Pub. L. 111–148, title II, § 2705,Mar. 23, 2010, 124 Stat. 324, provided that:
“(a) In General.—The Secretary of Health and Human Services (referred to in this section as the ‘Secretary’) shall, in coordination with the Center for Medicare and Medicaid Innovation (as established under section 1115A of the Social Security Act [42 U.S.C. 1315a], as added by section 3021 of this Act), establish the Medicaid Global Payment System Demonstration Project under which a participating State shall adjust the payments made to an eligible safety net hospital system or network from a fee-for-service payment structure to a global capitated payment model.
“(b) Duration and Scope.—The demonstration project conducted under this section shall operate during a period of fiscal years 2010 through 2012. The Secretary shall select not more than 5 States to participate in the demonstration project.
“(c) Eligible Safety Net Hospital System or Network.—For purposes of this section, the term ‘eligible safety net hospital system or network’ means a large, safety net hospital system or network (as defined by the Secretary) that operates within a State selected by the Secretary under subsection (b).
“(d) Evaluation.—
“(1) Testing.—The Innovation Center shall test and evaluate the demonstration project conducted under this section to examine any changes in health care quality outcomes and spending by the eligible safety net hospital systems or networks.
“(2) Budget neutrality.—During the testing period under paragraph (1), any budget neutrality requirements under section 1115A(b)(3) of the Social Security Act [42 U.S.C. 1315a (b)(3)] (as so added) shall not be applicable.
“(3) Modification.—During the testing period under paragraph (1), the Secretary may, in the Secretary’s discretion, modify or terminate the demonstration project conducted under this section.
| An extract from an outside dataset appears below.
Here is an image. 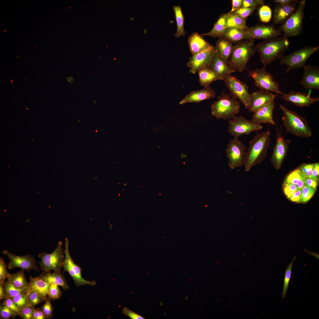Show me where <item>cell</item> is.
I'll return each mask as SVG.
<instances>
[{"label": "cell", "mask_w": 319, "mask_h": 319, "mask_svg": "<svg viewBox=\"0 0 319 319\" xmlns=\"http://www.w3.org/2000/svg\"><path fill=\"white\" fill-rule=\"evenodd\" d=\"M271 133L269 130L255 135L249 142L245 157V171H249L254 165L262 162L267 155L270 144Z\"/></svg>", "instance_id": "cell-1"}, {"label": "cell", "mask_w": 319, "mask_h": 319, "mask_svg": "<svg viewBox=\"0 0 319 319\" xmlns=\"http://www.w3.org/2000/svg\"><path fill=\"white\" fill-rule=\"evenodd\" d=\"M290 41L284 36L265 40L255 46V51L259 53L261 61L264 66L274 60L280 59L287 50Z\"/></svg>", "instance_id": "cell-2"}, {"label": "cell", "mask_w": 319, "mask_h": 319, "mask_svg": "<svg viewBox=\"0 0 319 319\" xmlns=\"http://www.w3.org/2000/svg\"><path fill=\"white\" fill-rule=\"evenodd\" d=\"M254 39L250 38L238 42L234 46L227 65L236 71L242 72L255 51Z\"/></svg>", "instance_id": "cell-3"}, {"label": "cell", "mask_w": 319, "mask_h": 319, "mask_svg": "<svg viewBox=\"0 0 319 319\" xmlns=\"http://www.w3.org/2000/svg\"><path fill=\"white\" fill-rule=\"evenodd\" d=\"M279 107L283 113V123L288 132L301 137L311 136L312 130L305 117L300 116L282 104Z\"/></svg>", "instance_id": "cell-4"}, {"label": "cell", "mask_w": 319, "mask_h": 319, "mask_svg": "<svg viewBox=\"0 0 319 319\" xmlns=\"http://www.w3.org/2000/svg\"><path fill=\"white\" fill-rule=\"evenodd\" d=\"M240 106V102L236 99L222 93L211 105V113L218 118H233L239 113Z\"/></svg>", "instance_id": "cell-5"}, {"label": "cell", "mask_w": 319, "mask_h": 319, "mask_svg": "<svg viewBox=\"0 0 319 319\" xmlns=\"http://www.w3.org/2000/svg\"><path fill=\"white\" fill-rule=\"evenodd\" d=\"M319 46H308L292 52L290 54L282 56L280 58V64L287 66V73L291 70L303 68L309 58L318 51Z\"/></svg>", "instance_id": "cell-6"}, {"label": "cell", "mask_w": 319, "mask_h": 319, "mask_svg": "<svg viewBox=\"0 0 319 319\" xmlns=\"http://www.w3.org/2000/svg\"><path fill=\"white\" fill-rule=\"evenodd\" d=\"M305 5V0H300L297 9L279 27V29L284 32V36L289 38L299 36L301 34L303 30Z\"/></svg>", "instance_id": "cell-7"}, {"label": "cell", "mask_w": 319, "mask_h": 319, "mask_svg": "<svg viewBox=\"0 0 319 319\" xmlns=\"http://www.w3.org/2000/svg\"><path fill=\"white\" fill-rule=\"evenodd\" d=\"M64 253L61 241L58 242L57 246L54 250L50 254L45 252L40 253L38 257L40 259L39 262L41 270L47 273L53 270L61 272L64 258Z\"/></svg>", "instance_id": "cell-8"}, {"label": "cell", "mask_w": 319, "mask_h": 319, "mask_svg": "<svg viewBox=\"0 0 319 319\" xmlns=\"http://www.w3.org/2000/svg\"><path fill=\"white\" fill-rule=\"evenodd\" d=\"M69 241L66 238L65 240V254L63 267L64 272L67 271L73 279L75 284L77 286L88 284L93 286L96 283L95 281H88L84 279L82 276V268L73 261L69 252Z\"/></svg>", "instance_id": "cell-9"}, {"label": "cell", "mask_w": 319, "mask_h": 319, "mask_svg": "<svg viewBox=\"0 0 319 319\" xmlns=\"http://www.w3.org/2000/svg\"><path fill=\"white\" fill-rule=\"evenodd\" d=\"M265 67L250 71L248 76L254 79L255 86L260 89L283 95L284 93L279 90V84L274 80L271 75L266 71Z\"/></svg>", "instance_id": "cell-10"}, {"label": "cell", "mask_w": 319, "mask_h": 319, "mask_svg": "<svg viewBox=\"0 0 319 319\" xmlns=\"http://www.w3.org/2000/svg\"><path fill=\"white\" fill-rule=\"evenodd\" d=\"M228 122V132L235 138L238 139L241 136L248 134L252 131L261 130L263 127L261 124L249 121L242 116H235Z\"/></svg>", "instance_id": "cell-11"}, {"label": "cell", "mask_w": 319, "mask_h": 319, "mask_svg": "<svg viewBox=\"0 0 319 319\" xmlns=\"http://www.w3.org/2000/svg\"><path fill=\"white\" fill-rule=\"evenodd\" d=\"M224 80L232 97L239 100L248 109L250 105V94L248 85L231 74L226 77Z\"/></svg>", "instance_id": "cell-12"}, {"label": "cell", "mask_w": 319, "mask_h": 319, "mask_svg": "<svg viewBox=\"0 0 319 319\" xmlns=\"http://www.w3.org/2000/svg\"><path fill=\"white\" fill-rule=\"evenodd\" d=\"M247 149L237 138L231 140L228 144L226 152L229 159L228 166L232 169L244 165Z\"/></svg>", "instance_id": "cell-13"}, {"label": "cell", "mask_w": 319, "mask_h": 319, "mask_svg": "<svg viewBox=\"0 0 319 319\" xmlns=\"http://www.w3.org/2000/svg\"><path fill=\"white\" fill-rule=\"evenodd\" d=\"M216 52L215 48L212 45L208 49L192 56L187 63V66L190 68V72L194 74L202 69L208 67Z\"/></svg>", "instance_id": "cell-14"}, {"label": "cell", "mask_w": 319, "mask_h": 319, "mask_svg": "<svg viewBox=\"0 0 319 319\" xmlns=\"http://www.w3.org/2000/svg\"><path fill=\"white\" fill-rule=\"evenodd\" d=\"M2 253L7 256L10 259V262L7 266L9 269L19 268L27 271L31 270L39 271L35 264L36 262L35 258L30 255L18 256L10 253L6 249L3 250Z\"/></svg>", "instance_id": "cell-15"}, {"label": "cell", "mask_w": 319, "mask_h": 319, "mask_svg": "<svg viewBox=\"0 0 319 319\" xmlns=\"http://www.w3.org/2000/svg\"><path fill=\"white\" fill-rule=\"evenodd\" d=\"M250 38L266 40L277 38L281 34V31L276 28L273 25H258L248 27L246 30Z\"/></svg>", "instance_id": "cell-16"}, {"label": "cell", "mask_w": 319, "mask_h": 319, "mask_svg": "<svg viewBox=\"0 0 319 319\" xmlns=\"http://www.w3.org/2000/svg\"><path fill=\"white\" fill-rule=\"evenodd\" d=\"M276 94L266 90L260 89L250 94L249 110L254 113L259 108L274 101Z\"/></svg>", "instance_id": "cell-17"}, {"label": "cell", "mask_w": 319, "mask_h": 319, "mask_svg": "<svg viewBox=\"0 0 319 319\" xmlns=\"http://www.w3.org/2000/svg\"><path fill=\"white\" fill-rule=\"evenodd\" d=\"M291 140L278 136L271 157V162L277 169H279L287 154Z\"/></svg>", "instance_id": "cell-18"}, {"label": "cell", "mask_w": 319, "mask_h": 319, "mask_svg": "<svg viewBox=\"0 0 319 319\" xmlns=\"http://www.w3.org/2000/svg\"><path fill=\"white\" fill-rule=\"evenodd\" d=\"M303 77L300 84L304 88L319 89V68L306 65L303 67Z\"/></svg>", "instance_id": "cell-19"}, {"label": "cell", "mask_w": 319, "mask_h": 319, "mask_svg": "<svg viewBox=\"0 0 319 319\" xmlns=\"http://www.w3.org/2000/svg\"><path fill=\"white\" fill-rule=\"evenodd\" d=\"M274 106V101L261 107L254 113L251 121L260 124L269 123L274 125L275 124L273 117Z\"/></svg>", "instance_id": "cell-20"}, {"label": "cell", "mask_w": 319, "mask_h": 319, "mask_svg": "<svg viewBox=\"0 0 319 319\" xmlns=\"http://www.w3.org/2000/svg\"><path fill=\"white\" fill-rule=\"evenodd\" d=\"M298 2L282 4H276L273 13V22L276 25L284 23L294 12Z\"/></svg>", "instance_id": "cell-21"}, {"label": "cell", "mask_w": 319, "mask_h": 319, "mask_svg": "<svg viewBox=\"0 0 319 319\" xmlns=\"http://www.w3.org/2000/svg\"><path fill=\"white\" fill-rule=\"evenodd\" d=\"M282 99L290 102L294 105L300 107L309 106L318 101L319 98L311 97L306 93L291 91L287 94L282 95Z\"/></svg>", "instance_id": "cell-22"}, {"label": "cell", "mask_w": 319, "mask_h": 319, "mask_svg": "<svg viewBox=\"0 0 319 319\" xmlns=\"http://www.w3.org/2000/svg\"><path fill=\"white\" fill-rule=\"evenodd\" d=\"M215 95L214 91L209 86L202 89L191 92L182 100L179 104L183 105L188 102L199 103L204 100L214 97Z\"/></svg>", "instance_id": "cell-23"}, {"label": "cell", "mask_w": 319, "mask_h": 319, "mask_svg": "<svg viewBox=\"0 0 319 319\" xmlns=\"http://www.w3.org/2000/svg\"><path fill=\"white\" fill-rule=\"evenodd\" d=\"M208 68L218 75L221 80H224L227 76L235 72L223 61L216 51Z\"/></svg>", "instance_id": "cell-24"}, {"label": "cell", "mask_w": 319, "mask_h": 319, "mask_svg": "<svg viewBox=\"0 0 319 319\" xmlns=\"http://www.w3.org/2000/svg\"><path fill=\"white\" fill-rule=\"evenodd\" d=\"M190 51L192 56L197 54L211 47L212 45L206 41L198 33L191 34L188 39Z\"/></svg>", "instance_id": "cell-25"}, {"label": "cell", "mask_w": 319, "mask_h": 319, "mask_svg": "<svg viewBox=\"0 0 319 319\" xmlns=\"http://www.w3.org/2000/svg\"><path fill=\"white\" fill-rule=\"evenodd\" d=\"M50 284V283L44 281L39 276L34 277L30 276L28 291L35 292L45 301Z\"/></svg>", "instance_id": "cell-26"}, {"label": "cell", "mask_w": 319, "mask_h": 319, "mask_svg": "<svg viewBox=\"0 0 319 319\" xmlns=\"http://www.w3.org/2000/svg\"><path fill=\"white\" fill-rule=\"evenodd\" d=\"M234 47L232 42L222 37L219 38L216 43V50L220 58L227 64Z\"/></svg>", "instance_id": "cell-27"}, {"label": "cell", "mask_w": 319, "mask_h": 319, "mask_svg": "<svg viewBox=\"0 0 319 319\" xmlns=\"http://www.w3.org/2000/svg\"><path fill=\"white\" fill-rule=\"evenodd\" d=\"M232 42H238L250 38L246 30L235 28H227L222 37Z\"/></svg>", "instance_id": "cell-28"}, {"label": "cell", "mask_w": 319, "mask_h": 319, "mask_svg": "<svg viewBox=\"0 0 319 319\" xmlns=\"http://www.w3.org/2000/svg\"><path fill=\"white\" fill-rule=\"evenodd\" d=\"M228 13L221 15L215 23L213 28L209 32L201 35L212 38L222 37L226 29V19Z\"/></svg>", "instance_id": "cell-29"}, {"label": "cell", "mask_w": 319, "mask_h": 319, "mask_svg": "<svg viewBox=\"0 0 319 319\" xmlns=\"http://www.w3.org/2000/svg\"><path fill=\"white\" fill-rule=\"evenodd\" d=\"M61 273L56 271H54L52 273L43 272L39 276L45 281L50 283H53L60 286L66 290L69 289V287L65 278L61 275Z\"/></svg>", "instance_id": "cell-30"}, {"label": "cell", "mask_w": 319, "mask_h": 319, "mask_svg": "<svg viewBox=\"0 0 319 319\" xmlns=\"http://www.w3.org/2000/svg\"><path fill=\"white\" fill-rule=\"evenodd\" d=\"M306 178L299 167L291 172L286 176L284 183H290L296 185L299 189L305 185Z\"/></svg>", "instance_id": "cell-31"}, {"label": "cell", "mask_w": 319, "mask_h": 319, "mask_svg": "<svg viewBox=\"0 0 319 319\" xmlns=\"http://www.w3.org/2000/svg\"><path fill=\"white\" fill-rule=\"evenodd\" d=\"M199 82L204 87L209 86L211 82L217 80H221V78L208 67H206L198 71Z\"/></svg>", "instance_id": "cell-32"}, {"label": "cell", "mask_w": 319, "mask_h": 319, "mask_svg": "<svg viewBox=\"0 0 319 319\" xmlns=\"http://www.w3.org/2000/svg\"><path fill=\"white\" fill-rule=\"evenodd\" d=\"M226 28H235L246 30L248 28L246 25V19L233 13H229L226 19Z\"/></svg>", "instance_id": "cell-33"}, {"label": "cell", "mask_w": 319, "mask_h": 319, "mask_svg": "<svg viewBox=\"0 0 319 319\" xmlns=\"http://www.w3.org/2000/svg\"><path fill=\"white\" fill-rule=\"evenodd\" d=\"M177 24V31L175 36L179 38L184 36L186 34L184 29V17L180 5L175 6L173 7Z\"/></svg>", "instance_id": "cell-34"}, {"label": "cell", "mask_w": 319, "mask_h": 319, "mask_svg": "<svg viewBox=\"0 0 319 319\" xmlns=\"http://www.w3.org/2000/svg\"><path fill=\"white\" fill-rule=\"evenodd\" d=\"M8 279L16 287L28 290L29 282L26 279L23 270L11 274Z\"/></svg>", "instance_id": "cell-35"}, {"label": "cell", "mask_w": 319, "mask_h": 319, "mask_svg": "<svg viewBox=\"0 0 319 319\" xmlns=\"http://www.w3.org/2000/svg\"><path fill=\"white\" fill-rule=\"evenodd\" d=\"M5 298H12L19 293H26L27 289H18L16 287L11 281L7 279L4 284Z\"/></svg>", "instance_id": "cell-36"}, {"label": "cell", "mask_w": 319, "mask_h": 319, "mask_svg": "<svg viewBox=\"0 0 319 319\" xmlns=\"http://www.w3.org/2000/svg\"><path fill=\"white\" fill-rule=\"evenodd\" d=\"M296 257L294 256L291 262L288 264L286 268L285 271L283 290L282 294V297L284 298L287 291L289 283L291 277L292 268L293 263Z\"/></svg>", "instance_id": "cell-37"}, {"label": "cell", "mask_w": 319, "mask_h": 319, "mask_svg": "<svg viewBox=\"0 0 319 319\" xmlns=\"http://www.w3.org/2000/svg\"><path fill=\"white\" fill-rule=\"evenodd\" d=\"M258 14L261 21L267 23L269 22L272 17V11L269 6L263 4L258 10Z\"/></svg>", "instance_id": "cell-38"}, {"label": "cell", "mask_w": 319, "mask_h": 319, "mask_svg": "<svg viewBox=\"0 0 319 319\" xmlns=\"http://www.w3.org/2000/svg\"><path fill=\"white\" fill-rule=\"evenodd\" d=\"M301 203L306 204L313 197L316 189L306 185L301 188Z\"/></svg>", "instance_id": "cell-39"}, {"label": "cell", "mask_w": 319, "mask_h": 319, "mask_svg": "<svg viewBox=\"0 0 319 319\" xmlns=\"http://www.w3.org/2000/svg\"><path fill=\"white\" fill-rule=\"evenodd\" d=\"M27 293H19L11 298L20 310L28 305Z\"/></svg>", "instance_id": "cell-40"}, {"label": "cell", "mask_w": 319, "mask_h": 319, "mask_svg": "<svg viewBox=\"0 0 319 319\" xmlns=\"http://www.w3.org/2000/svg\"><path fill=\"white\" fill-rule=\"evenodd\" d=\"M19 315L18 313L8 308L2 303L0 305V319H8L14 318Z\"/></svg>", "instance_id": "cell-41"}, {"label": "cell", "mask_w": 319, "mask_h": 319, "mask_svg": "<svg viewBox=\"0 0 319 319\" xmlns=\"http://www.w3.org/2000/svg\"><path fill=\"white\" fill-rule=\"evenodd\" d=\"M62 294V292L58 285L53 283H50L48 292V296L51 300L59 299L61 297Z\"/></svg>", "instance_id": "cell-42"}, {"label": "cell", "mask_w": 319, "mask_h": 319, "mask_svg": "<svg viewBox=\"0 0 319 319\" xmlns=\"http://www.w3.org/2000/svg\"><path fill=\"white\" fill-rule=\"evenodd\" d=\"M27 294L28 305L35 307L44 301L43 299L35 292L28 291Z\"/></svg>", "instance_id": "cell-43"}, {"label": "cell", "mask_w": 319, "mask_h": 319, "mask_svg": "<svg viewBox=\"0 0 319 319\" xmlns=\"http://www.w3.org/2000/svg\"><path fill=\"white\" fill-rule=\"evenodd\" d=\"M51 300L50 298L48 297L45 302L40 308L47 319L51 318L53 316V309Z\"/></svg>", "instance_id": "cell-44"}, {"label": "cell", "mask_w": 319, "mask_h": 319, "mask_svg": "<svg viewBox=\"0 0 319 319\" xmlns=\"http://www.w3.org/2000/svg\"><path fill=\"white\" fill-rule=\"evenodd\" d=\"M299 189L294 184L290 183H284L283 184V189L284 193L288 199Z\"/></svg>", "instance_id": "cell-45"}, {"label": "cell", "mask_w": 319, "mask_h": 319, "mask_svg": "<svg viewBox=\"0 0 319 319\" xmlns=\"http://www.w3.org/2000/svg\"><path fill=\"white\" fill-rule=\"evenodd\" d=\"M7 265L3 258H0V282L4 283L6 279H8L11 274L9 273Z\"/></svg>", "instance_id": "cell-46"}, {"label": "cell", "mask_w": 319, "mask_h": 319, "mask_svg": "<svg viewBox=\"0 0 319 319\" xmlns=\"http://www.w3.org/2000/svg\"><path fill=\"white\" fill-rule=\"evenodd\" d=\"M35 307L28 305L20 310L19 315L24 319H32Z\"/></svg>", "instance_id": "cell-47"}, {"label": "cell", "mask_w": 319, "mask_h": 319, "mask_svg": "<svg viewBox=\"0 0 319 319\" xmlns=\"http://www.w3.org/2000/svg\"><path fill=\"white\" fill-rule=\"evenodd\" d=\"M256 8L257 7H255L240 8L232 13L237 14L243 18L246 19L251 14Z\"/></svg>", "instance_id": "cell-48"}, {"label": "cell", "mask_w": 319, "mask_h": 319, "mask_svg": "<svg viewBox=\"0 0 319 319\" xmlns=\"http://www.w3.org/2000/svg\"><path fill=\"white\" fill-rule=\"evenodd\" d=\"M265 1L264 0H242L240 8L257 7L258 6L263 5Z\"/></svg>", "instance_id": "cell-49"}, {"label": "cell", "mask_w": 319, "mask_h": 319, "mask_svg": "<svg viewBox=\"0 0 319 319\" xmlns=\"http://www.w3.org/2000/svg\"><path fill=\"white\" fill-rule=\"evenodd\" d=\"M314 165L315 163H303L299 167L307 178L311 175Z\"/></svg>", "instance_id": "cell-50"}, {"label": "cell", "mask_w": 319, "mask_h": 319, "mask_svg": "<svg viewBox=\"0 0 319 319\" xmlns=\"http://www.w3.org/2000/svg\"><path fill=\"white\" fill-rule=\"evenodd\" d=\"M2 303L10 309L19 314L20 310L16 306L11 298H5Z\"/></svg>", "instance_id": "cell-51"}, {"label": "cell", "mask_w": 319, "mask_h": 319, "mask_svg": "<svg viewBox=\"0 0 319 319\" xmlns=\"http://www.w3.org/2000/svg\"><path fill=\"white\" fill-rule=\"evenodd\" d=\"M123 313L132 319H144L143 317L133 312L127 307L123 308Z\"/></svg>", "instance_id": "cell-52"}, {"label": "cell", "mask_w": 319, "mask_h": 319, "mask_svg": "<svg viewBox=\"0 0 319 319\" xmlns=\"http://www.w3.org/2000/svg\"><path fill=\"white\" fill-rule=\"evenodd\" d=\"M301 188L299 189L288 199L292 202L301 203Z\"/></svg>", "instance_id": "cell-53"}, {"label": "cell", "mask_w": 319, "mask_h": 319, "mask_svg": "<svg viewBox=\"0 0 319 319\" xmlns=\"http://www.w3.org/2000/svg\"><path fill=\"white\" fill-rule=\"evenodd\" d=\"M318 183V180L308 177L306 179L305 185L317 189Z\"/></svg>", "instance_id": "cell-54"}, {"label": "cell", "mask_w": 319, "mask_h": 319, "mask_svg": "<svg viewBox=\"0 0 319 319\" xmlns=\"http://www.w3.org/2000/svg\"><path fill=\"white\" fill-rule=\"evenodd\" d=\"M47 319L40 308L38 307L35 309L33 312L32 319Z\"/></svg>", "instance_id": "cell-55"}, {"label": "cell", "mask_w": 319, "mask_h": 319, "mask_svg": "<svg viewBox=\"0 0 319 319\" xmlns=\"http://www.w3.org/2000/svg\"><path fill=\"white\" fill-rule=\"evenodd\" d=\"M310 178L319 180V163H315L311 175L310 177Z\"/></svg>", "instance_id": "cell-56"}, {"label": "cell", "mask_w": 319, "mask_h": 319, "mask_svg": "<svg viewBox=\"0 0 319 319\" xmlns=\"http://www.w3.org/2000/svg\"><path fill=\"white\" fill-rule=\"evenodd\" d=\"M242 2V0H232V8L229 13L230 14L231 13L239 9L241 5Z\"/></svg>", "instance_id": "cell-57"}, {"label": "cell", "mask_w": 319, "mask_h": 319, "mask_svg": "<svg viewBox=\"0 0 319 319\" xmlns=\"http://www.w3.org/2000/svg\"><path fill=\"white\" fill-rule=\"evenodd\" d=\"M273 1L276 4H288L293 2H298V1L296 0H274Z\"/></svg>", "instance_id": "cell-58"}, {"label": "cell", "mask_w": 319, "mask_h": 319, "mask_svg": "<svg viewBox=\"0 0 319 319\" xmlns=\"http://www.w3.org/2000/svg\"><path fill=\"white\" fill-rule=\"evenodd\" d=\"M4 283L0 282V299L2 300L5 297Z\"/></svg>", "instance_id": "cell-59"}, {"label": "cell", "mask_w": 319, "mask_h": 319, "mask_svg": "<svg viewBox=\"0 0 319 319\" xmlns=\"http://www.w3.org/2000/svg\"><path fill=\"white\" fill-rule=\"evenodd\" d=\"M147 32V30L145 29L144 30V34H146Z\"/></svg>", "instance_id": "cell-60"}, {"label": "cell", "mask_w": 319, "mask_h": 319, "mask_svg": "<svg viewBox=\"0 0 319 319\" xmlns=\"http://www.w3.org/2000/svg\"><path fill=\"white\" fill-rule=\"evenodd\" d=\"M130 19L131 20L133 21L134 19V18L133 17H131Z\"/></svg>", "instance_id": "cell-61"}]
</instances>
“(e) Report.—Not later than 12 months after the date of completion of the demonstration project under this section, the Secretary shall submit to Congress a report containing the results of the evaluation and testing conducted under subsection (d), together with recommendations for such legislation and administrative action as the Secretary determines appropriate.
“(f) Authorization of Appropriations.—There are authorized to be appropriated such sums as are necessary to carry out this section.”